= WRITTEN REQUEST A =
Answer these from the UWRF theater article, one line each:
(i) Since what age has Kyia Britts been involved in theater?
(ii) How many other current Stage and Screen Arts majors does the article mention besides Britts?
(iii) Which college is the Stage and Screen Arts Department part of?
= WRITTEN REQUEST B =
Carry the article on UWRF's Stage and Screen Arts Department further, picking up right after its last sentence.

= EXTRACT PROVIDED =
——————

UWRF winter play showcases growing Stage and Screen Arts Department

Posted March 2, 2018

Senior Kyia Britts has almost always felt at home either on stage or behind the curtains. She has been involved in theater since the age of 8 and chose to attend UW-River Falls to major in theater arts to continue her passion.

Britts, like the other 55 current Stage and Screen Arts majors, chose that department for their post-secondary education for a number of reasons, including the size of the university.

“Even though our department is small, it is so worth it,” she said. “You can put your hands on every single part of theater and you get to experience it in a much different light than you would at a big university. Here someone might come in as an actor, but they might be stage managing by the end of their second year.”

The Stage and Screen Arts Department is part of the College of Arts and Sciences. From producing plays to designing sets and lighting, students gain theater experience.

——————

= ENTRIES PROVIDED =
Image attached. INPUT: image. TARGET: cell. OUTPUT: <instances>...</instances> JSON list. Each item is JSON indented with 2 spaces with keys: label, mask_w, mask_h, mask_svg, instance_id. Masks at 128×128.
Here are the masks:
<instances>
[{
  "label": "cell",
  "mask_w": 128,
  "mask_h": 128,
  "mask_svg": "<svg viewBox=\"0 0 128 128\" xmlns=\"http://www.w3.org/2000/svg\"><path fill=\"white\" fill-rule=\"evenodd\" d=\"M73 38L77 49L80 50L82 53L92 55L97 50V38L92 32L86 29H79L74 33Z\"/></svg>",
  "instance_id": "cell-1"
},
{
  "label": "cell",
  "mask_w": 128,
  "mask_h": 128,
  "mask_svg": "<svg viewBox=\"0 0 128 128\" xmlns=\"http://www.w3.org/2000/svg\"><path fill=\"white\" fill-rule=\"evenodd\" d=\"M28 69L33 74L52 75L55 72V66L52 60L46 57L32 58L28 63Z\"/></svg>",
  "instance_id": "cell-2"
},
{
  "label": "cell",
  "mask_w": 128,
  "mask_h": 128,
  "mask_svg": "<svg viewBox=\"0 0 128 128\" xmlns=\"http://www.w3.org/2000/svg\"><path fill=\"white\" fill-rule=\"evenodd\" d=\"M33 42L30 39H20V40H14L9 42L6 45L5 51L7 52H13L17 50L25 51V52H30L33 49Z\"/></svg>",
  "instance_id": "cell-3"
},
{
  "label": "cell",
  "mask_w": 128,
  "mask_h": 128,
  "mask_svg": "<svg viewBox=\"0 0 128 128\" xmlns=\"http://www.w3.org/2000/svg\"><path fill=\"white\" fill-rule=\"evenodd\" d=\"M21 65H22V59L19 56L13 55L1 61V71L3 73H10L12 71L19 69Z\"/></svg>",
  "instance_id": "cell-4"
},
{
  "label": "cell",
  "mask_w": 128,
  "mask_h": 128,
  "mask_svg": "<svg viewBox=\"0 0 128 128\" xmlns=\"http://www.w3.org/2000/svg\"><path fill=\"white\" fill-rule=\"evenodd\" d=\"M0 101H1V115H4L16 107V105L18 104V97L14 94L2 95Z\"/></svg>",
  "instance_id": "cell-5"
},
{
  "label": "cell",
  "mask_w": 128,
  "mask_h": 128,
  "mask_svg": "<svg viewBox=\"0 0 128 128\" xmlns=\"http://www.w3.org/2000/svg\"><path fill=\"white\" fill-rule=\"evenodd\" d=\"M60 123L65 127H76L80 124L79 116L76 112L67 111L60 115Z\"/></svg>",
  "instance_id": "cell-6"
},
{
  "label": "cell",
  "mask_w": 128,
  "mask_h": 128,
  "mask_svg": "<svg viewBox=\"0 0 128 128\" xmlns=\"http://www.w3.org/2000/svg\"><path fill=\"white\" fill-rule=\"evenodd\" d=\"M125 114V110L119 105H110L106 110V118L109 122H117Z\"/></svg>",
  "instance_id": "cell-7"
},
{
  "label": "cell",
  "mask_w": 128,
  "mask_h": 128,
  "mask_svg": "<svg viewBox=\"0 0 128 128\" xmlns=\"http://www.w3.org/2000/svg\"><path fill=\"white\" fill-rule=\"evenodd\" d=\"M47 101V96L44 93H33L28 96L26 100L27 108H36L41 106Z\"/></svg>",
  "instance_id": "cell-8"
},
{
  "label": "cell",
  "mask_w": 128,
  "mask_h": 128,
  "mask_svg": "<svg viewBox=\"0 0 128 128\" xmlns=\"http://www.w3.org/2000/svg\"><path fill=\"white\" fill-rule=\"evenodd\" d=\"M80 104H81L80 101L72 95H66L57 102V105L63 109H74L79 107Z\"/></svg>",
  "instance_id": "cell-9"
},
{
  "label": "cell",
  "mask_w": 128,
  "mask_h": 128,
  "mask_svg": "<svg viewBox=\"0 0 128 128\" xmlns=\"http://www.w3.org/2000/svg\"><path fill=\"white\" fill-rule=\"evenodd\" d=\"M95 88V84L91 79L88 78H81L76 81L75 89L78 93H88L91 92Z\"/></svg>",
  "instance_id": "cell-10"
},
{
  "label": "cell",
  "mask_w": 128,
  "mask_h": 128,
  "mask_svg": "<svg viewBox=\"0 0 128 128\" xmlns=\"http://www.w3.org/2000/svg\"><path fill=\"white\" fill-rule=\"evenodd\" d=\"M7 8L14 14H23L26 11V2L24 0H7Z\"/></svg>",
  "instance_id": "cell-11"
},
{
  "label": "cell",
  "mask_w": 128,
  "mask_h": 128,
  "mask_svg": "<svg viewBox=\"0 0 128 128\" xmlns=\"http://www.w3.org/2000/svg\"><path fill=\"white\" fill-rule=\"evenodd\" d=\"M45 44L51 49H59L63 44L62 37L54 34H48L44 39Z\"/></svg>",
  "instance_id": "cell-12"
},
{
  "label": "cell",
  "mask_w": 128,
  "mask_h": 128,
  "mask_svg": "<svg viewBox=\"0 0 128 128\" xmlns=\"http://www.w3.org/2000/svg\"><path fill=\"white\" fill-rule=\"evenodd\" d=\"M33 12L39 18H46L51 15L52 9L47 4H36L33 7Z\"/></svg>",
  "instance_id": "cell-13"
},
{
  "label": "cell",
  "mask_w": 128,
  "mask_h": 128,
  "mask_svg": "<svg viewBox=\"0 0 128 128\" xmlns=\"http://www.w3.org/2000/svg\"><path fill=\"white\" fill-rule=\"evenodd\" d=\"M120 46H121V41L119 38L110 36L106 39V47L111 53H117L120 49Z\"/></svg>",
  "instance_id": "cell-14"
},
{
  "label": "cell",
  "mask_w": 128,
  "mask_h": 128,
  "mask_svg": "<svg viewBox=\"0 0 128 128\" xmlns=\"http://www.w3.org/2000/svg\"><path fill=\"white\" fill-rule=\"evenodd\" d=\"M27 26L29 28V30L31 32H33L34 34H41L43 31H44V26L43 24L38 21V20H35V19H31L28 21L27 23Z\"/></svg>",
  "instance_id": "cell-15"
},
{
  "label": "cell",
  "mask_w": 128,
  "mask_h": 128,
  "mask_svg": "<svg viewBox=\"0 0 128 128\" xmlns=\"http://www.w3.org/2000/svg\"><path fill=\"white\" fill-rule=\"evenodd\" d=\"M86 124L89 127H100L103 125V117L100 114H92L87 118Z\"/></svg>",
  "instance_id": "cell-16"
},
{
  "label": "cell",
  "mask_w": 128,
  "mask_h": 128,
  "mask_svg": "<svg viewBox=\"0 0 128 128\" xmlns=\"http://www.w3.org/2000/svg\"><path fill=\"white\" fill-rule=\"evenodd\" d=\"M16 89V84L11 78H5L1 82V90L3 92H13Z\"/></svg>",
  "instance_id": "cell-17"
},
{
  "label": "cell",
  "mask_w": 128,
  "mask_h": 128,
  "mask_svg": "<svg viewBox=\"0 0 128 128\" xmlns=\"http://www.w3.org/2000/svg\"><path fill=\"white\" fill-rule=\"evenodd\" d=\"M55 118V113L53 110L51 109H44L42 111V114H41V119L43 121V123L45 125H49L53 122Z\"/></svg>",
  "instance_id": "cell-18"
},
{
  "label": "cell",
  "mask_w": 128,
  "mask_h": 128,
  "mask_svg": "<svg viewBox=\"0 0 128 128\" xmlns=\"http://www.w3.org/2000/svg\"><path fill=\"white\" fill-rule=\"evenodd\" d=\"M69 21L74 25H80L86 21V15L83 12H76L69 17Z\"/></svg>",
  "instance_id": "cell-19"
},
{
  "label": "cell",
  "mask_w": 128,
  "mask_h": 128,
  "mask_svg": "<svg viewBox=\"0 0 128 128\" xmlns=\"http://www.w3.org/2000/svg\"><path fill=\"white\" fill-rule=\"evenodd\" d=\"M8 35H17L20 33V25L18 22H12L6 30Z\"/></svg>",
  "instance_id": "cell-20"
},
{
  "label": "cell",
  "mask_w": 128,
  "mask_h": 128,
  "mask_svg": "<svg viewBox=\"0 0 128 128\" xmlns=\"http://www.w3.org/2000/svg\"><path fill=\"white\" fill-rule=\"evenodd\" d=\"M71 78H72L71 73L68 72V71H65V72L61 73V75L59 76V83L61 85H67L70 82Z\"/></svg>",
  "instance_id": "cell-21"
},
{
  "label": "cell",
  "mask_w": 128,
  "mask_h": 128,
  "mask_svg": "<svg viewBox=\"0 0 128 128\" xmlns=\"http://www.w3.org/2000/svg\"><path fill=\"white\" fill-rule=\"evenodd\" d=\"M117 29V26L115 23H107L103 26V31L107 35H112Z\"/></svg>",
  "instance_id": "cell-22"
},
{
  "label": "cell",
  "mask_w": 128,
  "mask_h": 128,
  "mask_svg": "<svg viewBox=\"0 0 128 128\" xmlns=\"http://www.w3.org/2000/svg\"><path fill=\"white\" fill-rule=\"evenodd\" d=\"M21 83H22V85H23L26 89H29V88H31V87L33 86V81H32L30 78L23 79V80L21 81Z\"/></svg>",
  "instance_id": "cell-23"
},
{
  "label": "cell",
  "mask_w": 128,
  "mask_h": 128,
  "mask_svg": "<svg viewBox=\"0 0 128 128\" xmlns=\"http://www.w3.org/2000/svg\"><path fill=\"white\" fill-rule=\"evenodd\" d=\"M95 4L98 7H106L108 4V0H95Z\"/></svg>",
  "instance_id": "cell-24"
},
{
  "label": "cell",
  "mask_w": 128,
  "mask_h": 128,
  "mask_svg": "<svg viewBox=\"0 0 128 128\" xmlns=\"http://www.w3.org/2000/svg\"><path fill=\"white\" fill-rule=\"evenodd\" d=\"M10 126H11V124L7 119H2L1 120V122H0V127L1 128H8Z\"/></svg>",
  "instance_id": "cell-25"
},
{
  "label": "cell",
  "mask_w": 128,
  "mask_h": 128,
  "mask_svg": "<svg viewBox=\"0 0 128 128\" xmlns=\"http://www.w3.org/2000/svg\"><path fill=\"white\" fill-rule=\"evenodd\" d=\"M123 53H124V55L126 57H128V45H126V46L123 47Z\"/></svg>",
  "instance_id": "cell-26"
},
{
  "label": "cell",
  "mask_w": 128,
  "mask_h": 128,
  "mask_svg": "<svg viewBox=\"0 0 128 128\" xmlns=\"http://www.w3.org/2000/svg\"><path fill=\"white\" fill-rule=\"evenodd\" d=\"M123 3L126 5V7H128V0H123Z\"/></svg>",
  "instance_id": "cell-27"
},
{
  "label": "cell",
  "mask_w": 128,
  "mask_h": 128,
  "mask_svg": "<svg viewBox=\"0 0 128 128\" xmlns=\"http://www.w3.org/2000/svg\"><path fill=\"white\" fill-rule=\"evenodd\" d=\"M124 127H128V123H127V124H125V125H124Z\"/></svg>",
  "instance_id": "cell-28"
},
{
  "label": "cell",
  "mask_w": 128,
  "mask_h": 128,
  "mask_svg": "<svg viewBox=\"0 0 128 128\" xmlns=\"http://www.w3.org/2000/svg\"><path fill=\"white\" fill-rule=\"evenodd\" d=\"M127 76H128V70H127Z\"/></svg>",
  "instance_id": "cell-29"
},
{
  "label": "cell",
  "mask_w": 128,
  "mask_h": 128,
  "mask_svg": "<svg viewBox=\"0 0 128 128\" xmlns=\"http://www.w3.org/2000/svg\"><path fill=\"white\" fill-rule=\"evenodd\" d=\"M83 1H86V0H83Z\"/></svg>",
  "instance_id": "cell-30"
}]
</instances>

——————

= TASK ANSWER A =
(i) Since the age of 8.
(ii) 55.
(iii) The College of Arts and Sciences.

= TASK ANSWER B =
This experience allowed Britt to find her ultimate passion, she said. “I came in initially looking to act and have found my absolute passion in lighting. I never would have had that chance had I gone to a big university.”

The size of the university allowed Britt to get close to her professors, she added. “I can text them and ask them questions if I’m working on a project late. They’re always there for me.”

As a large portion of universities across the country have started cutting funding to creative art departments, UWRF’s appears to be thriving.

When the largest freshman class since 2009 came to the campus this fall, the Stage and Screen Arts program benefited. According to  Robin Murray, chair of Stage and Screen Arts, the program added 18 new majors – a 33 percent increase over the previous year.

Murray says that the department is graduating 6-8 majors annually. Graduates find work in a variety of industries based on their experience. Some go on to jobs in marketing or communications, video production for non-profits or even working in Los Angeles.

Interim Dean of the College of Arts and Sciences Tricia Davis says that she is very please with the developments and growth of the Stage and Screen Arts Department.

“My goal for them is to keep doing what they are doing. My goal is to hopefully keep the growth in the student body which helps give us support getting more faculty members,” she said. “I love the art department, I love the theater department. Music. I think those are what make an arts and sciences program liberal arts.”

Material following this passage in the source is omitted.